Privacy policy / GDPR

VM Software Lab SRL, with registered office in Bucharest, Romania, Tax ID (CUI) 52618692, is the controller of personal data collected through the vmcodes.io website. For any request or question regarding your data, contact us at vm.codes11@gmail.com.

Identification and contact data: email (required), name (optional, if you provide it).

Transactional data: Stripe order ID, purchased product, payment date and amount, invoice status.

Communication data: content of messages exchanged with support.

Aggregated technical data: visited page, country, device type, collected via cookieless analytics without individual identification.

Under GDPR Art. 6, we process data on the following bases:

• Contract performance (Art. 6(1)(b)): course delivery and purchase-related communication.

• Legal obligation (Art. 6(1)(c)): issuing invoices and retaining fiscal records, per Romanian Tax Code (Law 227/2015).

• Consent (Art. 6(1)(a)): newsletter and marketing communications (only with explicit opt-in).

• Legitimate interest (Art. 6(1)(f)): fraud prevention, ensuring site security.

We do not sell or rent your data to third parties for marketing purposes.
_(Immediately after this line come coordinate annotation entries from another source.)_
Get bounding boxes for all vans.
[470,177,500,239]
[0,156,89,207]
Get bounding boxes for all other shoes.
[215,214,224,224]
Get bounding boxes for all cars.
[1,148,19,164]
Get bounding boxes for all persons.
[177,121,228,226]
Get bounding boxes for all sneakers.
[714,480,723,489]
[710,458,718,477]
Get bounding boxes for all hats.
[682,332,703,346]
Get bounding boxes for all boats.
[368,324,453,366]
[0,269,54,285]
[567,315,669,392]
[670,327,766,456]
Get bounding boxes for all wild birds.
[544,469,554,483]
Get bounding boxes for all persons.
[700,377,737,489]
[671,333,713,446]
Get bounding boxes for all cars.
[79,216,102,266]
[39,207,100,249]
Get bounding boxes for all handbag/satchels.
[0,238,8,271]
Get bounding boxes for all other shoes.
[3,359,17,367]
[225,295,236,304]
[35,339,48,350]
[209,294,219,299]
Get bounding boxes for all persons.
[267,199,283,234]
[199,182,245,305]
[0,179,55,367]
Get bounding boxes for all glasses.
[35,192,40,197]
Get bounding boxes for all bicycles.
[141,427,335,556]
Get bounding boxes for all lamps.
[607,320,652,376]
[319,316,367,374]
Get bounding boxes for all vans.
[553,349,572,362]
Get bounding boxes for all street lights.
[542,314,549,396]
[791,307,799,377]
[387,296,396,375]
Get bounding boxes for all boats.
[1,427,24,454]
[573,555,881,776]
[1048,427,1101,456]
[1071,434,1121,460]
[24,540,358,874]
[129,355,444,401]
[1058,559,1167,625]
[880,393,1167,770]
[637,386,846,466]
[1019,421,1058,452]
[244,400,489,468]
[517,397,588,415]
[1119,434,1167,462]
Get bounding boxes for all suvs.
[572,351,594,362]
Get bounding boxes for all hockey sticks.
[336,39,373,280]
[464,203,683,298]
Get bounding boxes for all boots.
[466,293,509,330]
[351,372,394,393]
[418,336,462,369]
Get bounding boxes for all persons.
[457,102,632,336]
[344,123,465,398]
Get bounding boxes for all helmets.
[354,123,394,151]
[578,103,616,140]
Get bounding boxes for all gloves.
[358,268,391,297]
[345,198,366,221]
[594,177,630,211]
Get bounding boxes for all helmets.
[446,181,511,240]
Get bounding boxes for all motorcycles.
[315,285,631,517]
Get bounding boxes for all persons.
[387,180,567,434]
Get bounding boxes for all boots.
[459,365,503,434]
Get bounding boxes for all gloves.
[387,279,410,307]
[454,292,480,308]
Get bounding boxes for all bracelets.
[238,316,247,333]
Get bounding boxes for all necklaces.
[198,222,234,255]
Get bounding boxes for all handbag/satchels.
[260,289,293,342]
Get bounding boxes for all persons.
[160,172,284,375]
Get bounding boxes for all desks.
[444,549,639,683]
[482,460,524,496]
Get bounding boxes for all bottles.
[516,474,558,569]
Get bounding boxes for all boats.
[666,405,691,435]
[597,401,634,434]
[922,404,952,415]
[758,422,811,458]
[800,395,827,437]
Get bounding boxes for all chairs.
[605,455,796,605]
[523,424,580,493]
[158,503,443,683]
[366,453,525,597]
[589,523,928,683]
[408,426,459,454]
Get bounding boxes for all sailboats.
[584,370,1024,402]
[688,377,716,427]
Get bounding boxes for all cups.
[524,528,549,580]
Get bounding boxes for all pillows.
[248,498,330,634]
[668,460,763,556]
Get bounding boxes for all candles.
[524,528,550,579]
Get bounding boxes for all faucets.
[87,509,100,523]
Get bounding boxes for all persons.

Data is transmitted to the following processors strictly for the contracted services:

• Stripe Payments Europe Ltd.: payment processing (stripe.com/privacy).

• Oblio: electronic invoicing (oblio.eu/termeni).

• Vercel Inc.: site hosting (vercel.com/legal/privacy-policy).

• Resend / Postmark: transactional email delivery.

Some processors (Vercel, Resend/Postmark) are established in the United States. Data transfers rely on the EU-US Data Privacy Framework and, where necessary, on Standard Contractual Clauses approved by the European Commission under GDPR Art. 46.

Transactional data and invoices: 10 years (Romanian fiscal obligation under Accounting Law 82/1991).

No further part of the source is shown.